Supplied data:
┄┄┄┄┄┄┄┄┄┄┄┄┄┄┄┄┄┄┄┄
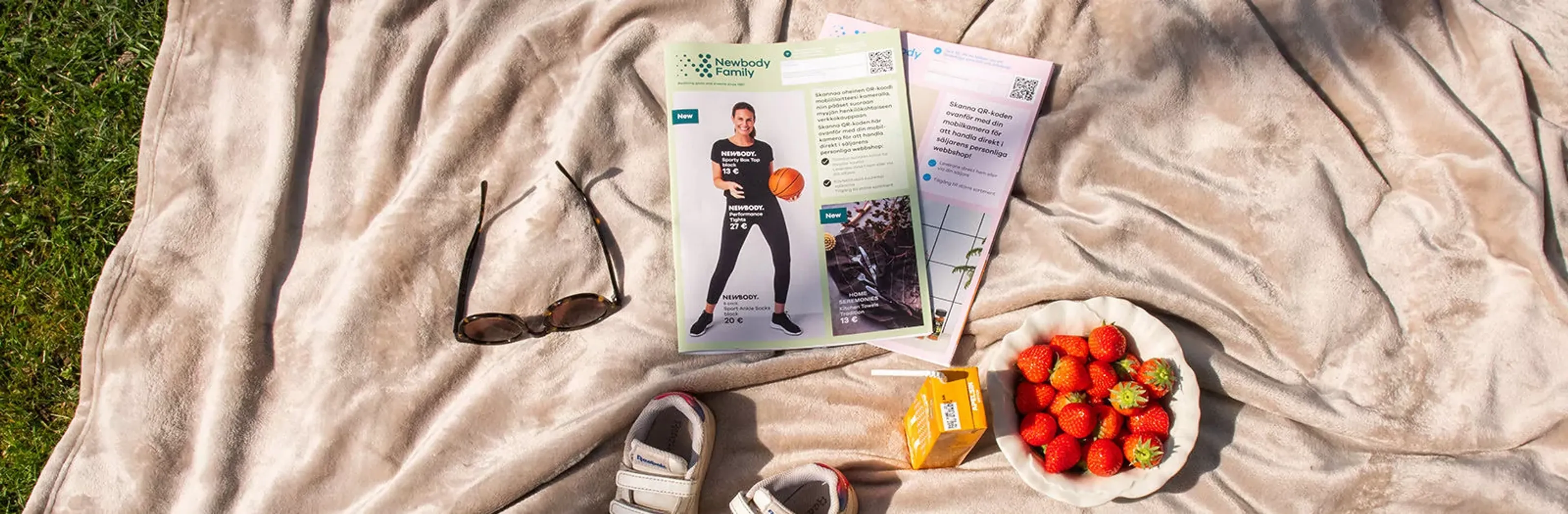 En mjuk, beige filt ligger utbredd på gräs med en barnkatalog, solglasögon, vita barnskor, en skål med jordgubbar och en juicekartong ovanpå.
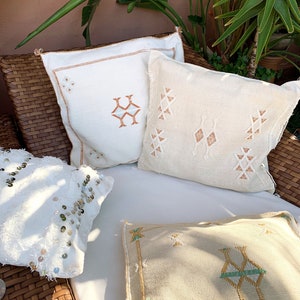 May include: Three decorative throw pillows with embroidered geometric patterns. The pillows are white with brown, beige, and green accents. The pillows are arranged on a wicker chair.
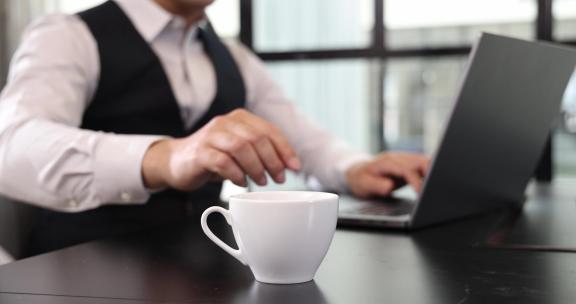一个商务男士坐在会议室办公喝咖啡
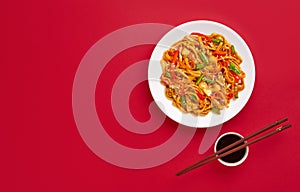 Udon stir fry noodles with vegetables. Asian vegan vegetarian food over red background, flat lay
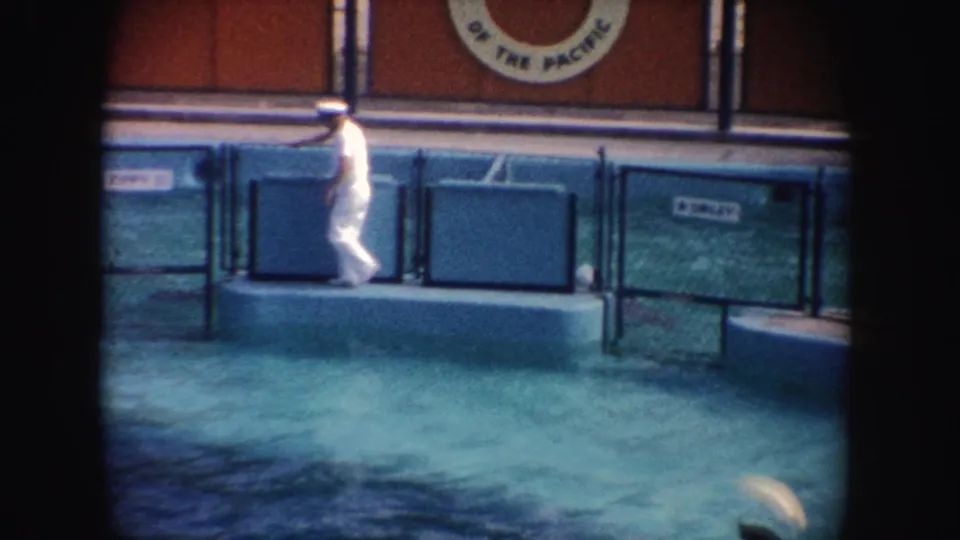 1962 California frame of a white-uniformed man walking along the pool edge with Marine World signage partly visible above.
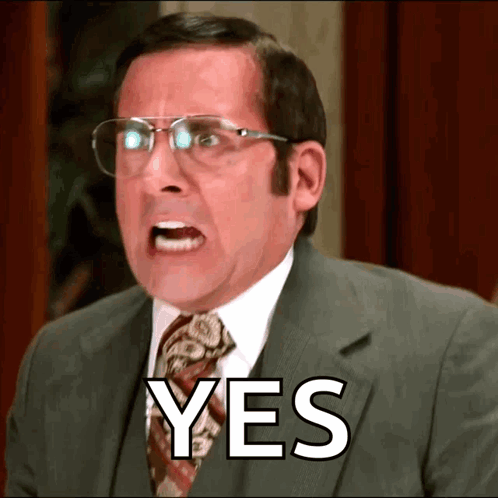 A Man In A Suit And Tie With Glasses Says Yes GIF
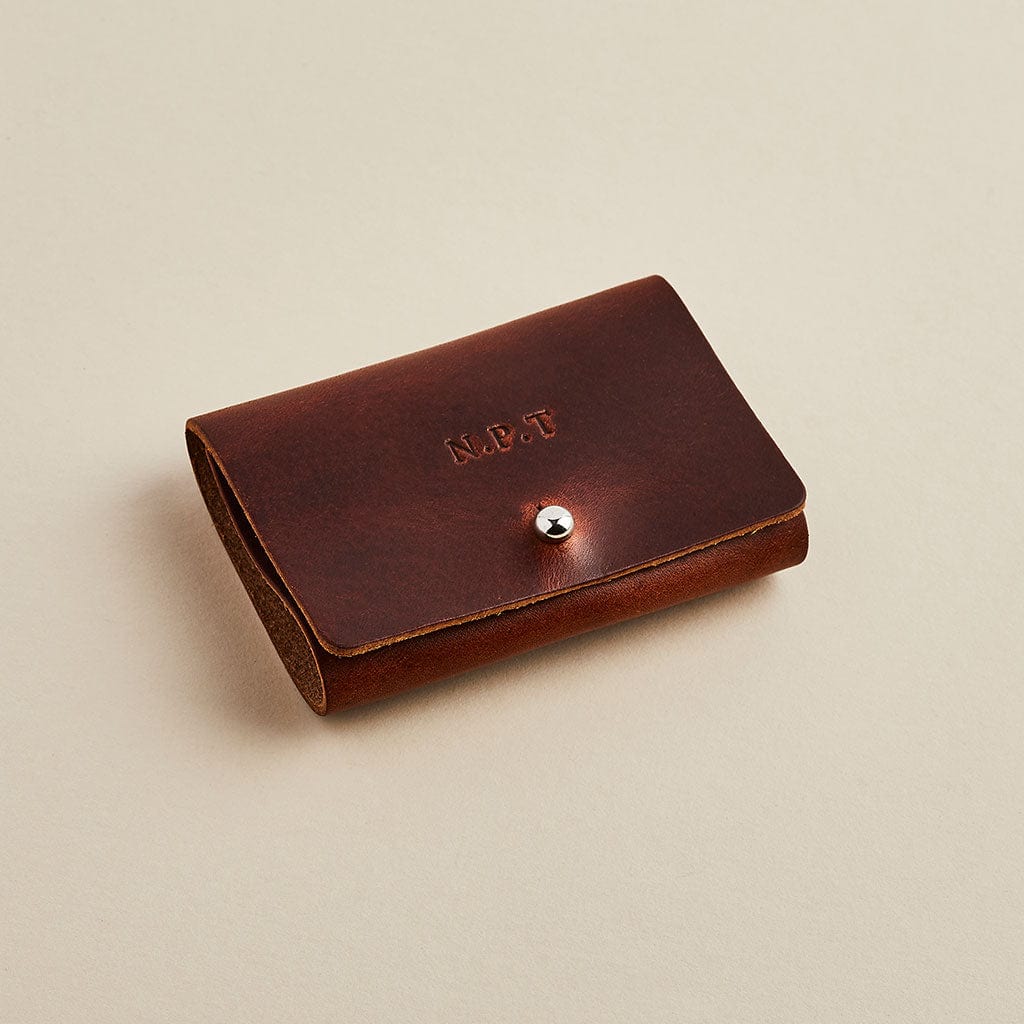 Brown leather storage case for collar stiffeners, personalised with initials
┄┄┄┄┄┄┄┄┄┄┄┄┄┄┄┄┄┄┄┄
What the task requires: A word-for-word repeat is expected of the lines from the one with "A Man In A Suit" to the end of the data, both included; pictures are not part of it.

Reply to the exercise:
 A Man In A Suit And Tie With Glasses Says Yes GIF
 Brown leather storage case for collar stiffeners, personalised with initials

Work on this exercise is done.